In our Wednesday chapel service, we spent the first fifteen or twenty minutes singing just the choruses of popular worship songs back to back to back to back, as though they had all been written into one piece of music. A chorus here, and then another chorus, and then yet another chorus.
And on one level, I get it. The chorus is the meat of the song. It's the promise of God, the power of God, the presence of God encapsulated in this memorable nutshell, these few words that capture the very essence of the biggest thing about God that we know.
But I kind of missed the verses.
See, the verses are the story. The verses are where the narrative fleshes out. The verses put some skin on the God that we're singing about.
If you only ever sang, Every blessing you pour out I turn back to praise, then how would you understand that blessed be your name when I'm found in the desert place? If you focus on you make beautiful things, where do you let your heart ponder the question I wonder if I'll ever find my way? Take your favorite worship song and ask yourself what deep truth you miss if you cut out the verses, what part of the story gets taken away when you echo only the choruses.
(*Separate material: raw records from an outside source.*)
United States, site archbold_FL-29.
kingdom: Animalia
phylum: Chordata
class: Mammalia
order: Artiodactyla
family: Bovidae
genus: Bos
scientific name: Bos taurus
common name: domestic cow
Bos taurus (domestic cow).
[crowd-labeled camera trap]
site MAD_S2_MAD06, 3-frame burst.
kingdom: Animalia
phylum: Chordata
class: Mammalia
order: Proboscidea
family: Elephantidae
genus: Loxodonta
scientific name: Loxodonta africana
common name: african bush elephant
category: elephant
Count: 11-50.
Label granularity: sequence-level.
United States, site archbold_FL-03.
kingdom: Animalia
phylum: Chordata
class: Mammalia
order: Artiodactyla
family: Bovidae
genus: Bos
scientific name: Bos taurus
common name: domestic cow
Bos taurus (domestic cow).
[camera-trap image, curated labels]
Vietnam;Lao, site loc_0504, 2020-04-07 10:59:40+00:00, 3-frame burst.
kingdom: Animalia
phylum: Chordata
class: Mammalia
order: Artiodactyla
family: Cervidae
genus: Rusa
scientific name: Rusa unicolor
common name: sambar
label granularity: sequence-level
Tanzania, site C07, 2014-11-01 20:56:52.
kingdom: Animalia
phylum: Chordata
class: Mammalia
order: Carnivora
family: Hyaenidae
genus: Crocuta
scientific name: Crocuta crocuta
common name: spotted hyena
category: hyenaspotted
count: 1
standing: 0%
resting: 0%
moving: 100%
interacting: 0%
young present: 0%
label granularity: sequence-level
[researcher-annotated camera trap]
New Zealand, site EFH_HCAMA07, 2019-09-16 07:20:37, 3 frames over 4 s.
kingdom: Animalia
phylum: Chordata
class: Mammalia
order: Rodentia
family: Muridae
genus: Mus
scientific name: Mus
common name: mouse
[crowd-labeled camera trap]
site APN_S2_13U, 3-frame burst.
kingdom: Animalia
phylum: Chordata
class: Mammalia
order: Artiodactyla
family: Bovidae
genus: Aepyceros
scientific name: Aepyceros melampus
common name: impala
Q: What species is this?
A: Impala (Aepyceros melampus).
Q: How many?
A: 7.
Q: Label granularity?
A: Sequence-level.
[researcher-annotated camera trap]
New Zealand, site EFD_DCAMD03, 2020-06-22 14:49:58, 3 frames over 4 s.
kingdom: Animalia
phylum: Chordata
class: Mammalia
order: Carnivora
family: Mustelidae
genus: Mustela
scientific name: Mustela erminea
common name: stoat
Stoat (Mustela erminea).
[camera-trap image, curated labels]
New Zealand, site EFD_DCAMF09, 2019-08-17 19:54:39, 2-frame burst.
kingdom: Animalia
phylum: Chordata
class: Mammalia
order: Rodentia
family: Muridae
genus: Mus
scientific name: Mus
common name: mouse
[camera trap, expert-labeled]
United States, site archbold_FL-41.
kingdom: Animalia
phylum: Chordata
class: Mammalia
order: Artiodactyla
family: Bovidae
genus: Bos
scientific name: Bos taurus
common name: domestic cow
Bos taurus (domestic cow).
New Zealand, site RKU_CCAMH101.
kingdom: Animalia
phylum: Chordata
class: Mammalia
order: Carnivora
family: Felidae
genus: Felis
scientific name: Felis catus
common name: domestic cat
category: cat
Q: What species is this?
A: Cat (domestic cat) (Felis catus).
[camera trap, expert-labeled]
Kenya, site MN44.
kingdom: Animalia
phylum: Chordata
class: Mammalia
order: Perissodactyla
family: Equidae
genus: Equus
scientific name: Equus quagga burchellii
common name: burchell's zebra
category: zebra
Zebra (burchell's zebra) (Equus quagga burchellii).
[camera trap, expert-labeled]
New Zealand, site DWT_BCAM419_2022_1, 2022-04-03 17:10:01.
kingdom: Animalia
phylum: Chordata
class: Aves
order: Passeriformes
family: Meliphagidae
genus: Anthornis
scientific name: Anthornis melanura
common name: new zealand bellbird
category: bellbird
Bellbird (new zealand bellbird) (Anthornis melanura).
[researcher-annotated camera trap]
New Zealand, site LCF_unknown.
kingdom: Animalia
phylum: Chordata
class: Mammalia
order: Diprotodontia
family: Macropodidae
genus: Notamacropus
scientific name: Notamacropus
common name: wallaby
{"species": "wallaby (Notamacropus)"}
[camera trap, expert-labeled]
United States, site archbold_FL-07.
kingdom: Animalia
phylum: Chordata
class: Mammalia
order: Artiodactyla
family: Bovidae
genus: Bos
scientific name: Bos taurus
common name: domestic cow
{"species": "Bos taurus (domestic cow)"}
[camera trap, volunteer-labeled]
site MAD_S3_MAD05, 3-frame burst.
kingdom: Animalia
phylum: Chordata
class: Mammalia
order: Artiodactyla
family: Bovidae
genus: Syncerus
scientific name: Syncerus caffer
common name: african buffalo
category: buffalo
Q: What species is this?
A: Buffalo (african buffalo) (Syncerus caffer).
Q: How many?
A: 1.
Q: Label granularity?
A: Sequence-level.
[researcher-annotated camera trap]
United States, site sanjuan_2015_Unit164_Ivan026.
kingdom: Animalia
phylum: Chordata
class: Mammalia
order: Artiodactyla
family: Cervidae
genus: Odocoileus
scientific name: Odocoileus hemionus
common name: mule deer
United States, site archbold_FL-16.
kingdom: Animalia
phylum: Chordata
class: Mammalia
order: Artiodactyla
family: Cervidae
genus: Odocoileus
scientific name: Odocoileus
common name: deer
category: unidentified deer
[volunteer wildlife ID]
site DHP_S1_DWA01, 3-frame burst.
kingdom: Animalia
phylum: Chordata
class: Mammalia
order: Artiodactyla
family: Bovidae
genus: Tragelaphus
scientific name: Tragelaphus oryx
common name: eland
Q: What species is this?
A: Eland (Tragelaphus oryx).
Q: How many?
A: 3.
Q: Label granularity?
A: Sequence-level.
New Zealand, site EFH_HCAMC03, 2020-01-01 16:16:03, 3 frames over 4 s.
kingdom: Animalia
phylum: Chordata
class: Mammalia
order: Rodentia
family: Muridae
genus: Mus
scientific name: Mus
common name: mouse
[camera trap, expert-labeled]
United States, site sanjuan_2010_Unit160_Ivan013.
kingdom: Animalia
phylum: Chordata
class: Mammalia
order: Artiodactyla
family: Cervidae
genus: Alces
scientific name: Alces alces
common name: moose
It's the same thing we do with our lives, really. We're content to focus on the highlights. We tell our stories from meaning to meaning, rather than from flesh to flesh. We tell our stories in little nutshells, focusing on the big things or the aspects we could repeat again and again and again. That one time that.... The day when.... The moment..... And so on.
But something's missing when we don't sing our verses, too. Something essential disappears when we don't share our narratives. There's something hollow about telling our stories and not sharing how we got to that one time, the day, the moment.... I think that's why we say these choruses echo. They're hitting that hollowness, that emptiness, that comes when we don't share our verses.
And I'm not saying we have to share all of our verses. Every one of our stories has a third verse that's all too easy to skip over. Sometimes, that's okay. But you ought to at least mention it from time to time, even if all you ever say is, "First, second, and last. First, second, and last." That's a reminder that somewhere between second and last is another verse, the words to which we might be able to look up somewhere if we're ever curious. It's a confession, even a quiet one, that there's more to the story than we're willing to sing right now. And that's okay.
It's okay.
It was interesting to hear the melodies of one chorus after another flow together in the way that they did in that chapel service. There was something about singing the high notes of God all strung together like that. But it's not something I'd want to do all the time.
There's too much richness in the verses.
I want to hear the stories. I want to hear the struggles. I want to hear the glory of God with skin on. Tell me about the desert places; let me sing about mine. Ask your questions out loud; I have some, too. Sing the high notes, but don't let them echo in the hollow places. Fill those places with story; let the truth resound in the verses.
Even, every now and then, the third verse.